UUID versions, and why v7 changes the math

"UUID" isn't one thing. The version that matters most for primary keys:

  • v4 — random. 122 bits of randomness. Maximum unpredictability, worst index locality. The default in most libraries.
  • v1 — timestamp + MAC address. Time-ordered, but it embeds the machine's MAC address (a privacy and information leak) and its bit layout isn't sortable as-is.
  • v7 — time-ordered random. A Unix-millisecond timestamp in the high bits, randomness in the low bits. Standardized in 2024 (RFC 9562).

UUID v7 is the answer to the index-performance problem. Because the timestamp leads, new UUIDs sort roughly to the end of the index just like an auto-increment key — you get the insert locality of integers and the generate-anywhere, no-coordination property of UUIDs in one value. The trade is that v7 leaks creation time (it's right there in the first bits) and is partially predictable, so it's not the choice when unguessability is the whole point.

A rough decision shortcut:

  • Need unguessable public identifiers → v4.
  • Need distributed/client-side generation and good database performance → v7.
  • Need the smallest, fastest centralized key and don't care about leaking counts → auto-increment.

If your database doesn't generate v7 natively yet, generate it in the application; the format is stable and widely supported now.

A pattern that gets you both

You don't always have to pick one.
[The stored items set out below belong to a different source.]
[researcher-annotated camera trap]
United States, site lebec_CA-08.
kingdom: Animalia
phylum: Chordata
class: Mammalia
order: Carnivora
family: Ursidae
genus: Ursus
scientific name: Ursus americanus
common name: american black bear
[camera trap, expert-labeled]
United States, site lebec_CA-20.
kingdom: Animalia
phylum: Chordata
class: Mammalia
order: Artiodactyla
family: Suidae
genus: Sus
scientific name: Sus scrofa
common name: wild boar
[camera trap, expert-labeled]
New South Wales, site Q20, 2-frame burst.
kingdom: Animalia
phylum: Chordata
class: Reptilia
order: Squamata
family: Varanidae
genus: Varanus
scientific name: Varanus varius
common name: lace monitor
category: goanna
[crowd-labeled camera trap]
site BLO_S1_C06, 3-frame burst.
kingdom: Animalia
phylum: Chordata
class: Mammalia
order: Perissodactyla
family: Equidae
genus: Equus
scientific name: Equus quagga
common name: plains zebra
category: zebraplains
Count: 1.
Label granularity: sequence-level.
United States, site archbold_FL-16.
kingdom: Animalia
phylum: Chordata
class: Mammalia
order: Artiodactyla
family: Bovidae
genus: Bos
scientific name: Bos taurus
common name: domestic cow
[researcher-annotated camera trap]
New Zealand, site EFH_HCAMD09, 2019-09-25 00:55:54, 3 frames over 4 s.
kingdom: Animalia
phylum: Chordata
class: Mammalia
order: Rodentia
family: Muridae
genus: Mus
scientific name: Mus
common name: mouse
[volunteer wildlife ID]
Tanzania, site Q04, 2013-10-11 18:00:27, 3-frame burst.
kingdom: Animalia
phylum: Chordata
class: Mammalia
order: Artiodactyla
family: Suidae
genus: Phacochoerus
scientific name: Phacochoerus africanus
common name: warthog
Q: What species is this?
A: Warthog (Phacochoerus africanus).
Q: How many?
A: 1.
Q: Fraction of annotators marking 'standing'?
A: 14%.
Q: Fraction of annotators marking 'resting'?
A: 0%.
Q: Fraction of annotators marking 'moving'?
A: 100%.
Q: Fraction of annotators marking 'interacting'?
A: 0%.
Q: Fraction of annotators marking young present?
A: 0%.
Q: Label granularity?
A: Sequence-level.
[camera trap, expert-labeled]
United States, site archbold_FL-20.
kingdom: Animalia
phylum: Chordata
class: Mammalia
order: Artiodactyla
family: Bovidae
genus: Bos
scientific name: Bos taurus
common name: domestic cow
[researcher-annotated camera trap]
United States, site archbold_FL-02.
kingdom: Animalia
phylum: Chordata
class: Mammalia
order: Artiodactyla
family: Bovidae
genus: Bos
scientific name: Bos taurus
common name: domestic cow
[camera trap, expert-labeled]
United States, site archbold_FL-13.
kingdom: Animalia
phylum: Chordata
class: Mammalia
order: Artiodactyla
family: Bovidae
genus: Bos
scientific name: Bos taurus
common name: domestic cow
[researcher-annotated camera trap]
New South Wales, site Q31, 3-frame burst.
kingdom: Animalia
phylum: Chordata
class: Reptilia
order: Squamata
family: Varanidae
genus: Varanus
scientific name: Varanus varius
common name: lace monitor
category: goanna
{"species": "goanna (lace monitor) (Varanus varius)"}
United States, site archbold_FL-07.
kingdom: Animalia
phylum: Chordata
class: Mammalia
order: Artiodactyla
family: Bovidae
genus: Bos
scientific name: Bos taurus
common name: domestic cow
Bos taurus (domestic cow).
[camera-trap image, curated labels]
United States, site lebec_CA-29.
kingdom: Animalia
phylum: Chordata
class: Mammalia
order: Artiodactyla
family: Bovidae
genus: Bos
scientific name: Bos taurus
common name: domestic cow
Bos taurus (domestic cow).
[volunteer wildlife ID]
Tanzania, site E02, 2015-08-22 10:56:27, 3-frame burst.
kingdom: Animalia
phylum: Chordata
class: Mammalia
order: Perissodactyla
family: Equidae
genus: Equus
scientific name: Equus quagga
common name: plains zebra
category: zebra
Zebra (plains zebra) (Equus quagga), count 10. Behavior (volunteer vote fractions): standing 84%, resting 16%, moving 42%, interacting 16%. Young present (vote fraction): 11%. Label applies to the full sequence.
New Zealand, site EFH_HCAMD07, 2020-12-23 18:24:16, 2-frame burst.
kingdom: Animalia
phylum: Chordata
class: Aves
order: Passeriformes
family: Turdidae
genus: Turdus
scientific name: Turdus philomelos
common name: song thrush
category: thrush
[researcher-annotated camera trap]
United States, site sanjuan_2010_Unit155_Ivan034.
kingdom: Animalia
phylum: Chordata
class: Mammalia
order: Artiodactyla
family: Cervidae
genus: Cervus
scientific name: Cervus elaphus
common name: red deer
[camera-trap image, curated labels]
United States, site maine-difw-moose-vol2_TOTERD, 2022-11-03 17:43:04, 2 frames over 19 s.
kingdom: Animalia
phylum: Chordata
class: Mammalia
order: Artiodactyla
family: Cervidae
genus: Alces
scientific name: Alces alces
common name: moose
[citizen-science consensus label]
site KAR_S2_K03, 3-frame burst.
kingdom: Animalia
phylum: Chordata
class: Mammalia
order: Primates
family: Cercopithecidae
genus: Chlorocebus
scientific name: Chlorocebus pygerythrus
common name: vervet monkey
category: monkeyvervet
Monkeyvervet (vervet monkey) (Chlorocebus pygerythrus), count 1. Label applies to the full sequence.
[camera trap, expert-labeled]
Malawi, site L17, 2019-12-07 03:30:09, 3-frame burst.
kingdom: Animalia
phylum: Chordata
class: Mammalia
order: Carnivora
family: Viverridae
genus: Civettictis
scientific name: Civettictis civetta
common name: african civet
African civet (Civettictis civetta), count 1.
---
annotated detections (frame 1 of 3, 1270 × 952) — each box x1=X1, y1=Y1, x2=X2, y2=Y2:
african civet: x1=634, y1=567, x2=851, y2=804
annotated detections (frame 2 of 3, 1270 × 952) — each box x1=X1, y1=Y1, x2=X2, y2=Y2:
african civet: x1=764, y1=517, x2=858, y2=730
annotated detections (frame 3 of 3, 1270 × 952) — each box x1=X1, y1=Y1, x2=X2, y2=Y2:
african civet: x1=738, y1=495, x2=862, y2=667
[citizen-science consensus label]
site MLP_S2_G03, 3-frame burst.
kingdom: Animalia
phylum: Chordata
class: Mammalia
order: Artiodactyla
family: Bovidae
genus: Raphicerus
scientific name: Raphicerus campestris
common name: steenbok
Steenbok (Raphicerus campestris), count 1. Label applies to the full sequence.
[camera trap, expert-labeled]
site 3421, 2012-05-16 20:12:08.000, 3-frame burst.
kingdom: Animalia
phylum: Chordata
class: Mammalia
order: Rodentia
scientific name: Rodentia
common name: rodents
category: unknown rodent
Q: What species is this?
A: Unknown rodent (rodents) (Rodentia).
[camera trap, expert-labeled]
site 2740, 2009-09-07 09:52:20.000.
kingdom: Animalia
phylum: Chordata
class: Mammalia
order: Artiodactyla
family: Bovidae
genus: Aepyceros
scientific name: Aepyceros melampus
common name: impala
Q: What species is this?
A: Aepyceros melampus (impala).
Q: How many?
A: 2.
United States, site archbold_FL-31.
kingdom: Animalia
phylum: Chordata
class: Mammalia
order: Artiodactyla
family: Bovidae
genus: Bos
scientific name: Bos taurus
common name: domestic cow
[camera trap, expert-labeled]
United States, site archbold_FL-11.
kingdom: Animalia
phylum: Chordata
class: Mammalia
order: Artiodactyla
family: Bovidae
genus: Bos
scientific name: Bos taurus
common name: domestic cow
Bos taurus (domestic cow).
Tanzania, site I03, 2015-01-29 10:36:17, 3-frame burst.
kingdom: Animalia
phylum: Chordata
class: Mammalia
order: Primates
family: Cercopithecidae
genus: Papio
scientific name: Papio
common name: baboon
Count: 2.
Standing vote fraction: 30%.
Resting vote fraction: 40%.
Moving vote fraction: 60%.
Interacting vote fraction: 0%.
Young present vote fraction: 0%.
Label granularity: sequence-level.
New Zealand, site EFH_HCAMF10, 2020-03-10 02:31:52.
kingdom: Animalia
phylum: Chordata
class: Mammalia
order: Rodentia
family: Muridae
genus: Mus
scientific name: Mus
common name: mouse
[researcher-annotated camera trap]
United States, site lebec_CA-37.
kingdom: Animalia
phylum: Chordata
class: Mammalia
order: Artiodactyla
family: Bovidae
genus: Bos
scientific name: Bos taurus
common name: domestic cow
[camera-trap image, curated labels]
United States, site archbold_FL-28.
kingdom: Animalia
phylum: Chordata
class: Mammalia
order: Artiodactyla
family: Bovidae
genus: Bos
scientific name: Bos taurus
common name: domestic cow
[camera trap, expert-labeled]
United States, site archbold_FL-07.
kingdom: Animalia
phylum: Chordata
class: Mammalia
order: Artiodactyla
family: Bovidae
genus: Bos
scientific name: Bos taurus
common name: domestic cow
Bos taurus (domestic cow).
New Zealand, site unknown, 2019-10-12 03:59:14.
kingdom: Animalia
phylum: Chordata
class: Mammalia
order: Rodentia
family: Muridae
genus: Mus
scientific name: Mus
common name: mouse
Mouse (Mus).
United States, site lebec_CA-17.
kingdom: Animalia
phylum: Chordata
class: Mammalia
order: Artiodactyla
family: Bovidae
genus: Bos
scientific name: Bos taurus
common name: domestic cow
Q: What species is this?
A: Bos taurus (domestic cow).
A common and effective design uses both keys:

sql
CREATE TABLE orders ( id BIGINT GENERATED ALWAYS AS IDENTITY PRIMARY KEY, -- internal, fast joins public_id UUID NOT NULL DEFAULT gen_random_uuid() -- external, in URLs/APIs ); CREATE UNIQUE INDEX ON orders (public_id);

The integer stays the internal primary key — small, dense index, cheap foreign-key joins between tables. The UUID is what you expose in URLs and API responses, so the outside world never sees a sequential counter. You pay for an extra column and one extra unique index, and in return you keep tight internal performance while leaking nothing externally. For many web apps this is the most pragmatic answer.

Practical guidance

  • Single database, internal keys only, performance-sensitive: auto-increment
    text
    BIGINT
    . Don't over-engineer it.
  • Public-facing IDs in URLs: never expose raw sequential integers. Use a UUID, either as the key or as a separate
    text
    public_id
    .
  • Distributed, sharded, or offline/client-generated writes: UUIDs, and prefer v7 unless you specifically need unguessability.
  • You chose UUIDs: store them in the native UUID type, not
    text
    varchar
    . This alone fixes a large share of "our UUIDs are slow" complaints.
  • Don't use UUIDs as a security control. They make enumeration harder, not impossible, and never substitute for an authorization check on every request.

The honest summary: auto-increment is the better default for a single, centralized database, and the smaller, faster key. UUIDs earn their cost the moment you go distributed, generate IDs outside the database, or put identifiers in front of users — and UUID v7 has quietly removed the old "but they kill insert performance" objection for most workloads. Match the key to where your IDs are born and who gets to see them, and the choice mostly makes itself.